◆ **WRITTEN PROBLEM 1**
Rewrite the passage on Lujack's radio career from "In moving up" up to and including "in his heyday.", putting "agreement" wherever "contract" appears.
◆ **WRITTEN PROBLEM 2**
Write the next part of the passage on Lujack's radio career, picking up after its final sentence.

◆ **TEXT PASSAGE**
__________
Though pretty much out of the limelight for more than 25 years and enjoying retirement in Santa Fe, New Mexico, Lujack left an impression on Chicago that endures to this day. Mere mention of “Ol’ Uncle Lar” from the “Animal Stories” bit he played to perfection with Tommy Edwards still conjures fond memories for hundreds of thousands of loyal fans.

His legacy also lives on among the countless broadcasters he influenced and inspired. The next time you hear Rush Limbaugh rustle a paper on the air or puff himself up with mock grandiosity, remember who did it first — and did it better. …

A genuine original, Lujack perfected a world-weary, sarcastic style that was in stark contrast to the cheery and effervescent DJs of the era. If he was in a foul mood — which seemed to be the case most of the time — he didn’t try to hide it. Audiences found his dark, edgy humor real, relatable and unlike anything they’d ever heard on the radio before. …

In moving up to mornings on WLS, he became a radio superstar of the first magnitude, dominating listenership among 18-to-49-year-olds and making millions for parent company ABC. In 1984 he was rewarded with an unprecedented 12-year, $6 million contract in order to keep him from jumping to WGN.

“It ain’t no big deal,” a typically nonchalant Lujack told me at the time. “I can honestly say — and my wife even finds this astounding — that I am not the least bit excited. Trite as it may sound, you can’t take it with you.”

Ratings declined with his ill-timed move to afternoons in 1986, and Lujack signed off from WLS a year later when ABC bought out the remainder of his contract and sent him into much-too-early retirement at age 47. He made a couple of Chicago radio comebacks on WUBT and WRLL by remote from his home in Santa Fe, but he never commanded center stage as he had in his heyday.
__________
◆ **GIVEN DATA**
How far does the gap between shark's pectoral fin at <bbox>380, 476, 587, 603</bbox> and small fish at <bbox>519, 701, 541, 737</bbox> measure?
__________
◆ **RIGHT ANSWER 1**
In moving up to mornings on WLS, he became a radio superstar of the first magnitude, dominating listenership among 18-to-49-year-olds and making millions for parent company ABC. In 1984 he was rewarded with an unprecedented 12-year, $6 million agreement in order to keep him from jumping to WGN.

“It ain’t no big deal,” a typically nonchalant Lujack told me at the time. “I can honestly say — and my wife even finds this astounding — that I am not the least bit excited. Trite as it may sound, you can’t take it with you.”

Ratings declined with his ill-timed move to afternoons in 1986, and Lujack signed off from WLS a year later when ABC bought out the remainder of his agreement and sent him into much-too-early retirement at age 47. He made a couple of Chicago radio comebacks on WUBT and WRLL by remote from his home in Santa Fe, but he never commanded center stage as he had in his heyday.

◆ **RIGHT ANSWER 2**
Practically every industry honor imaginable followed, including induction in the National Radio Hall of Fame, the National Association of Broadcasters Hall of Fame and the Illinois Broadcasters Association’s Hall of Fame. He took them all in stride. …

In a Sun-Times interview published 30 years ago this week, a 43-year-old Lujack told me he had two main goals in life. Neither one had anything to do with radio.

“First and foremost is to make it to heaven when I die,” he said. “If I do that, then my life was a ragingsuccess, no matter what the Arbitron ratings say. My only other goal — and this is a far, far, far, far, far, far distant second — is to one day shoot 72 on the golf course.

“On the first one, I try to be a good person, an honest person and, in the crude vernacular of the rock ’n’ roll world, I don’t fuck over people. On the other thing, I hit zillions of practice balls. But if I achieve the first one, I’ll be quite satisfied even if I don’t come close to the other one.”

I heard Lujack on his second WLS iteration. He started at WLS doing its afternoon show and then its morning show …

http://www.youtube.com/watch?v=bl_Q9dMHxjY

… after and before stints at WLS’ main rock and roll competitor, WCFL in Chicago.

Lujack’s on-air personality was unusual for the day. His sarcasm and irony was sort of a preview of the ’80s, but he also would go entire seconds saying nothing, for the dead-air effect. That’s commonplace now, but it wasn’t in those days.

Feder compared Lujack to Limbaugh, and Lujack did occasionally channel his inner Floyd Turbo, though it was probably for entertainment value more than for the political statement. Limbaugh, remember, started as a rock DJ before he became a right-wing talker.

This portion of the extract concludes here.